Kenya is projected to “make a leap forward” in its efforts to end extreme poverty in the next decade.
A global data enterprise suggested in a post published last week by a US think tank that the share of abjectly poor Kenyans will drop from nearly 21 percent to 4.3 percent in 2030.
If current trends continue, says the Vienna-based World Data Lab, Kenya will eradicate extreme poverty by 2032 — two years later than the United Nations' deadline for achieving its top sustainable development goal.
World Data Lab's statistics for Kenya differ from those by the World Bank, which pegs the country's 2016 poverty rate at a higher level.
Because of the difference, the World Data Lab “piloted the creation of an additional sub-national poverty model specifically just for Kenya,” notes Kristofer Hamel, one of the authors of the study posted by the Washington-based Brookings Institution.
“We stand by our data,” Mr Hamel wrote in an email response to questions posed by the Nation. For its Kenya findings, World Data Lab “makes some refinements that we believe to be more methodologically sound and reflective of the likely situation in 2016,” he added.
A few sub-Saharan countries have made faster progress than Kenya in improving living standards for those at the bottom of the economic ladder.
Equatorial Guinea, Gabon, Mauritius and Seychelles have already reduced their respective rates of extreme poverty to less than three percent.
Mauritania and Gambia will join that group by 2030, according to World Data Lab projections.
Sub-Saharan Africa as a whole, however, will remain the world's poorest region.
And it is expected to account for a larger share of the global poor in 2030 than is currently the case.
More than 70 percent of the world's poorest people live south of the Sahara today, with that share projected to rise to 87 percent a decade from now.
Poverty is expected to remain persistently widespread in Nigeria and the Democratic Republic of Congo, World Data Lab forecasts.

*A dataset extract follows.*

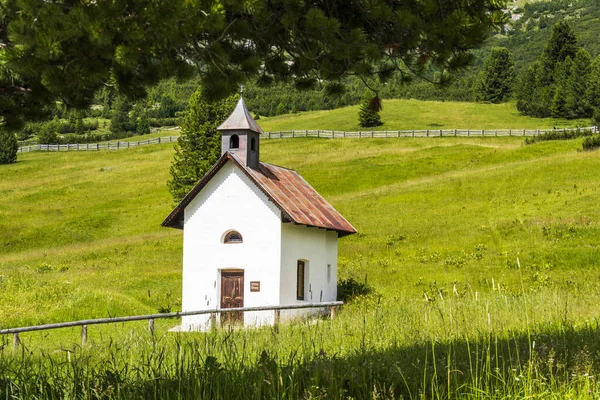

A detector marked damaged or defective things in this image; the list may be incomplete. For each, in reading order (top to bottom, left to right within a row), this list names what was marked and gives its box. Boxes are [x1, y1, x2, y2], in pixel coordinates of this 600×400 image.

rusty metal roof [216, 98, 262, 134]
rusty metal roof [162, 152, 356, 234]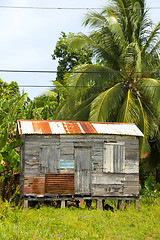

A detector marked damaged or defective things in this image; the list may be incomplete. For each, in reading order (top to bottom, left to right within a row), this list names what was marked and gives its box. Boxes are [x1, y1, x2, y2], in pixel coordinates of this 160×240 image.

Over half the DRC's roughly 100 million people will still be living in extreme poverty in 2030.
Rapid population growth will increase the number of extremely poor Nigerians by 20 million in the next decade, despite a small projected decrease in the poverty rate for the country's anticipated 2030 population of 263 million.
Overall, however, economic growth will outpace sub-Saharan Africa's population explosion in the coming years, World Data Lab predicts.